Se il decreto liquidità e il decreto rilancio sono stati scritti male perché gli uffici legislativi sono allo sbando e se ne strafregano di un ceto politico che non stimano affatto e che vedono in caduta libera, ma erano attesi messianicamente perché si sperava – delusissimi! – che ci infilassero dei soldi in tasca dalla sera alla mattina, questo decreto sulla semplificazione costituisce, a ben pensarci, la prova tecnica di quelle riforme che l’Europa ci chiederà di fare a fronte dei finanziamenti del Recovery Fund, che Conte vuol prendere, e del Mes, che Conte non vuol prendere. Ma riforme dovranno essere, e non è questo il clima giusto.
Altro che semplificazione, qua ci vorrebbe un decreto-vinavil per tenere insieme le due metà della maggioranza. Anche perché – diciamolo – il progressivo ridimensionarsi del panico da epidemia sta ridimensionando la crucialità messianica dei provvedimenti governativi.
È il brutto delle riforme serie: sono le più importanti, ma tirano meno. E quindi nelle Camere e tra i partiti si comincia a risentir parlare di elezioni anticipate. È vero, bloccherebbero il Paese per almeno due mesi, se non di più qualora dalle urne – come sarebbe pur probabile – non emergesse alcun quadro di chiara governabilità. Ma per lo meno darebbero al Paese la chance di riprovarci, spurgando il peggio dell’avventurismo ignorante dei Cinquestelle, tenendo in salvo la loro frangia più alfabetizzata e consapevole magari attorno al partito metafisico di Conte e…
Già: e poi? Quale coalizione potrebbe governare, tenendo nuovamente insieme un Pd comunque ridotto a poco e dei Cinquestelle falcidiati?

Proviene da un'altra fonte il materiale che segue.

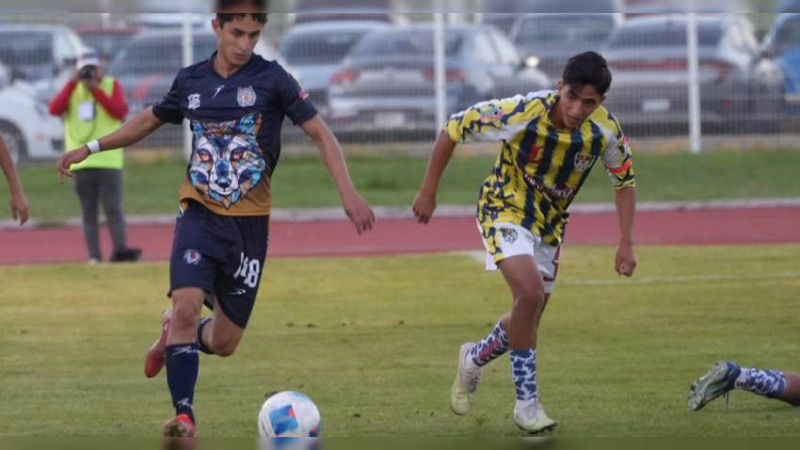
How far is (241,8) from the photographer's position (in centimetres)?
841

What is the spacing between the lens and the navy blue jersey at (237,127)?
28.5 feet

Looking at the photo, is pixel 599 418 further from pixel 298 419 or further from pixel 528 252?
pixel 298 419

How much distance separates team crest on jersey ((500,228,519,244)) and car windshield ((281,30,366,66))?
16.1 m

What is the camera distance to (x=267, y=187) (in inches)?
349

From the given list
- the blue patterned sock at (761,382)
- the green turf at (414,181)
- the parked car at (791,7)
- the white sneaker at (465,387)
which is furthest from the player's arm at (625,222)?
the green turf at (414,181)

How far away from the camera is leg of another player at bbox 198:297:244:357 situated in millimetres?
9094

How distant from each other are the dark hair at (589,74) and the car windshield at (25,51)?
16848 mm

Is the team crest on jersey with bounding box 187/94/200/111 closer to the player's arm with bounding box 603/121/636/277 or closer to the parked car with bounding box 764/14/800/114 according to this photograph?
the player's arm with bounding box 603/121/636/277

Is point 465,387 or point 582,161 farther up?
point 582,161

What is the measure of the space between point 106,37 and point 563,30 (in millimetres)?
6723

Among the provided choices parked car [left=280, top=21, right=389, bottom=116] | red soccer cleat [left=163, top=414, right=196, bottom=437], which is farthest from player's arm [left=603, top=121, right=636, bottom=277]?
parked car [left=280, top=21, right=389, bottom=116]

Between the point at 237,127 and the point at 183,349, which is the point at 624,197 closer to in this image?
the point at 237,127

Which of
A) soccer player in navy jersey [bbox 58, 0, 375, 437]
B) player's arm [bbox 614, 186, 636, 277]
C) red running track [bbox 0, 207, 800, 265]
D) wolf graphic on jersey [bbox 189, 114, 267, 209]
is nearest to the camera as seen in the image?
soccer player in navy jersey [bbox 58, 0, 375, 437]

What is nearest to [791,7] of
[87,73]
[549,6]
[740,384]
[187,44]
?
[740,384]
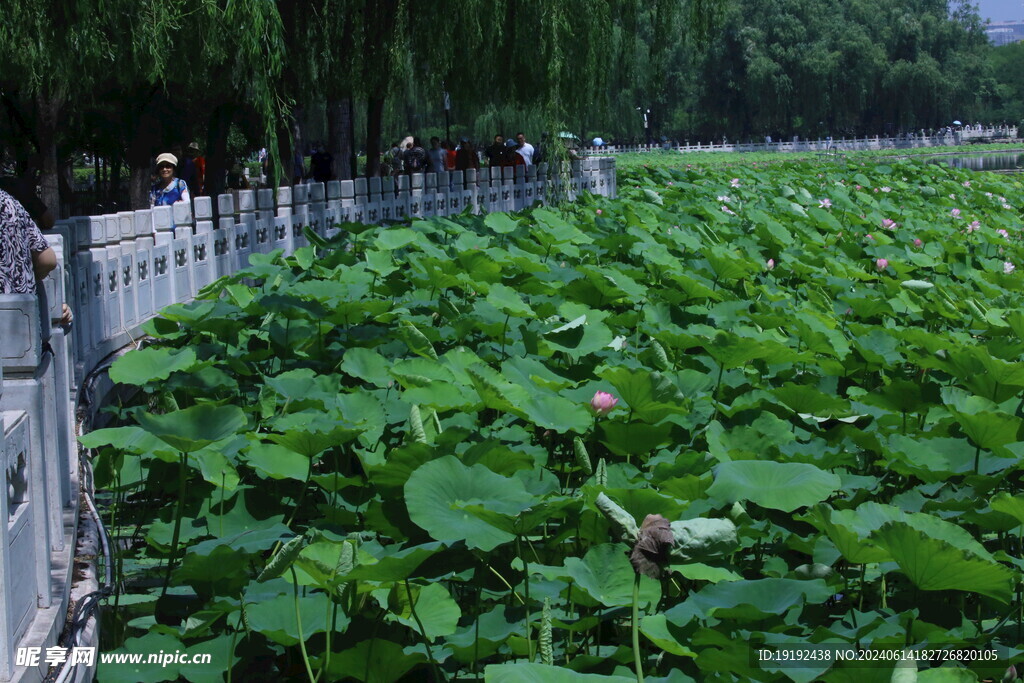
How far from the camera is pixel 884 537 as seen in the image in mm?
2020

Ma dall’altra parte, quale destra si candida oggi seriamente a succedere ai gialloverdi in sala comandi? Quella dell’ex capitano, che continua a battere stancamente il tasto usurato dei migranti? Quella dell’84enne Berlusconi, che s’aggrappa all’improbabile – ancorché possibile: con la magistratura che abbiamo, tutto è possibile – golpe giudiziario ai suoi danni per risalire una china esistenziale irreversibile? O anche la destra della pur dialetticissima Meloni, che tollera però nella sua scia quasi ogni sorta di residuato bellico sociale?
L’impasse che paralizza tutta la politica e tiene nel congelatore quella buona è l’impasse morale e ideale del Paese, è il riflesso diretto di un’inconsistenza drammatica della classe dirigente civile prima che tecnicamente politica, ed anche economica. Siamo noi che abbiamo mandato a rappresentare l’Italia nel mondo un disoccupato disorganizzato. Siamo noi che abbiamo reclamato il reddito di cittadinanza per rafforzare un assistenzialismo senza sbocchi.
Siamo noi che nel segreto dell’urna, tra il partito dell’ideale e il partito di nostro cognato che, andando al potere, ci farebbe assumere nostra figlia come bidella, votiamo senza se e senza ma per il partito di nostro cognato.